Birds’ Nests Making
I work on a local therapeutic farm where I facilitate an art studio. Yesterday we made birds’ nests out of various types of foliage that we harvest from the large farm lands. I am documenting what we did yesterday to introduce what our usual studio activity is like.
Birds’ nests making was inspired by an empty nest we found in an abandoned planter placed near the studio building. We looked into the planter nest as a sample, found an image of what each participant would make and went out for a walk to collect materials.

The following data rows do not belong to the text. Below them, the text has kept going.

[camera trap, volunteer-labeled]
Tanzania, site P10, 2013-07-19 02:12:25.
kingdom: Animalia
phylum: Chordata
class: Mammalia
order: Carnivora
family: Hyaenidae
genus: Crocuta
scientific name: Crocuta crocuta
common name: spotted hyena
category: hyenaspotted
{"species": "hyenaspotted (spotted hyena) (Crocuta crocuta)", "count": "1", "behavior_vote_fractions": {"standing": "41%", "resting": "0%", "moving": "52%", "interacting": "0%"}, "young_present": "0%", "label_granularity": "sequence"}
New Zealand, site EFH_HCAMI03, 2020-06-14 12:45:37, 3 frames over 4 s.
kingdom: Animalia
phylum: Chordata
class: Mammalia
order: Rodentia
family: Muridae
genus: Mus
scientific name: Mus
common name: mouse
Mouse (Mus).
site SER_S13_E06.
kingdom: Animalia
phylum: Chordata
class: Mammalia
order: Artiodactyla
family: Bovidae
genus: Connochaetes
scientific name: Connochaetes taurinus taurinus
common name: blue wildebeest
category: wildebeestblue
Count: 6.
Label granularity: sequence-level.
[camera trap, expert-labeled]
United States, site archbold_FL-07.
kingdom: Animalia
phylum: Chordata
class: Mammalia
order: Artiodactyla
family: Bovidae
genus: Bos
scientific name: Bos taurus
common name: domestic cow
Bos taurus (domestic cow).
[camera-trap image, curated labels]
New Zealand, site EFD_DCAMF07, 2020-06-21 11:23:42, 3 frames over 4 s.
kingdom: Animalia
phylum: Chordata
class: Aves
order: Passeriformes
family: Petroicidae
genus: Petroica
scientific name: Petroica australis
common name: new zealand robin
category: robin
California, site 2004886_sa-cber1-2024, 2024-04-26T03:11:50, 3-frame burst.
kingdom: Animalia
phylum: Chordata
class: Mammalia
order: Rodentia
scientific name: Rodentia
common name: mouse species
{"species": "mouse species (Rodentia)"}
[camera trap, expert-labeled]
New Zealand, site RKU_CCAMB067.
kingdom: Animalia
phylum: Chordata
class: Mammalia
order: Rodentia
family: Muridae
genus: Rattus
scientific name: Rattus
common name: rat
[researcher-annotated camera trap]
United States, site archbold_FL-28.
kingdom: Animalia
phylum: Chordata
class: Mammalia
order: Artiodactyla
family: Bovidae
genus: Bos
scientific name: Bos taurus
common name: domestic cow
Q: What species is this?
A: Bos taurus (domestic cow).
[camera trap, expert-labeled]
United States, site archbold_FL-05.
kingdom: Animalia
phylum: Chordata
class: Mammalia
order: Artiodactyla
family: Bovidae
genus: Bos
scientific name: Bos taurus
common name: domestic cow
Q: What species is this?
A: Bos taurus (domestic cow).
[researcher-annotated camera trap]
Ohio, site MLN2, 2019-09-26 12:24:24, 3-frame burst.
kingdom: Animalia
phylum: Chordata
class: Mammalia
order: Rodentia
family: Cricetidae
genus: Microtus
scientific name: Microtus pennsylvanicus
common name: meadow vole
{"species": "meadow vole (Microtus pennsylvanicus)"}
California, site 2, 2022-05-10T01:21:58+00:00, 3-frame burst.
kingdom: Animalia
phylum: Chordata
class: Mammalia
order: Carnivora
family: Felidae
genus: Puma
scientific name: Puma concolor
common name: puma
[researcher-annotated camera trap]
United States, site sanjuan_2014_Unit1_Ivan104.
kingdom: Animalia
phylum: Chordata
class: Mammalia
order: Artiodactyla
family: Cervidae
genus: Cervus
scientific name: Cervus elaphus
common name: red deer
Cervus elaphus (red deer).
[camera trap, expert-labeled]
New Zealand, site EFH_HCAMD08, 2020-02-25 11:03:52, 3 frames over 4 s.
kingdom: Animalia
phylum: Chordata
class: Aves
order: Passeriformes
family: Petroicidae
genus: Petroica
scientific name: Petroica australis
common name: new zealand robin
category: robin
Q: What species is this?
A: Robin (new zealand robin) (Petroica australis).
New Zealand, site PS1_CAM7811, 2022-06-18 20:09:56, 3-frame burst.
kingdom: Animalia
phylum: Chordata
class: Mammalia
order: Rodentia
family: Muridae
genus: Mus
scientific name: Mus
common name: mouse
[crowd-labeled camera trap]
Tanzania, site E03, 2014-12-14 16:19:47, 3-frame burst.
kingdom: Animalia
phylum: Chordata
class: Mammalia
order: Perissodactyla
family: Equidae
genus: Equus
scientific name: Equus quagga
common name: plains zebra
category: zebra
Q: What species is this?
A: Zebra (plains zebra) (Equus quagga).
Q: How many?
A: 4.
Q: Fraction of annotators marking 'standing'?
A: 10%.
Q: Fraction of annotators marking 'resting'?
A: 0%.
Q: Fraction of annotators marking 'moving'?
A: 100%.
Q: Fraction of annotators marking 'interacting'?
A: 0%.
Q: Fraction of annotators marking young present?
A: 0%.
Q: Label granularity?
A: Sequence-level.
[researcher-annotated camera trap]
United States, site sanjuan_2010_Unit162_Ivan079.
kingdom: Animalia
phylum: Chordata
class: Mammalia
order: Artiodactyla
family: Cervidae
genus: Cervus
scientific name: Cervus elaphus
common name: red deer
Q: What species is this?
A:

I went with one of the participants, Paola, who is a Canadian First Nation lady. As I had an image of making my nest with all fresh ferns, I picked up new leaves of broken ferns. Paola looked in my basket, smiled at me and said, “You pick all the new leaves and I take all the dead ones on the ground.” While we were going up along the hill we found a dead squirrel on the ground. The tail of the squirrel looked as beautiful as when it was alive. Paola said, “My grandpa used to put a cigarette butt on a dead animal so that the animal will have an- after-life.” Although we didn’t have a cigarette butt, we gently moved the body on a piece of tree bark. Then- Paola gently placed it under a shrub, saying, “This will help other animals”. On the way to our art studio, Paola broke off a twig with new leaves and yellow flowers. I asked her why she suddenly picked a new fresh plant instead of a dead one. She said, “Flowers are good to be seen”, then handed me the branch. Its thorns pricked both Paola’s and my fingers. Paola said, “You know what? My last name is Sting, and everyone laughs about it.” We laughed loudly together. I enjoyed the conversation with Paola; I felt her beautiful personality and was happy. Though she has been struggling with her personal life, she is still so loving and caring about nature and others.
One hour later all the participants came back with basketsful of different plants. In order to tie the pieces of foliage together we used hempen thread although in real life birds use spider’s web. At the end of the studio time, we had nine different birds’ nests and each was slightly – or some were radically – different.
I loved all of them. I felt each nest tells something about each person – one nest had dandelion seeds carefully placed in the center as if it was a comfortable bed; a relatively large nest was made with various grasses, and flowers were arranged at the bottom outside the nest so that people could see them from underneath; another nest was made with plants but also a used plastic bag found in the forest; a small globe shaped nest was still quite stable on the flat table -and so on. As different birds make different nests, each participant made something characteristic of themselves. This was a simple and short activity but everyone looked content.
I always hope that our therapeutic art studio is like a bird’s nest that everyone will fly from, but will return to for recharging anytime when they need that. Art therapy is like weaving a bird’s nest. I feel our casual conversation in the studio is like tiny strands of spider’s web that connect each moment of the time we spend together.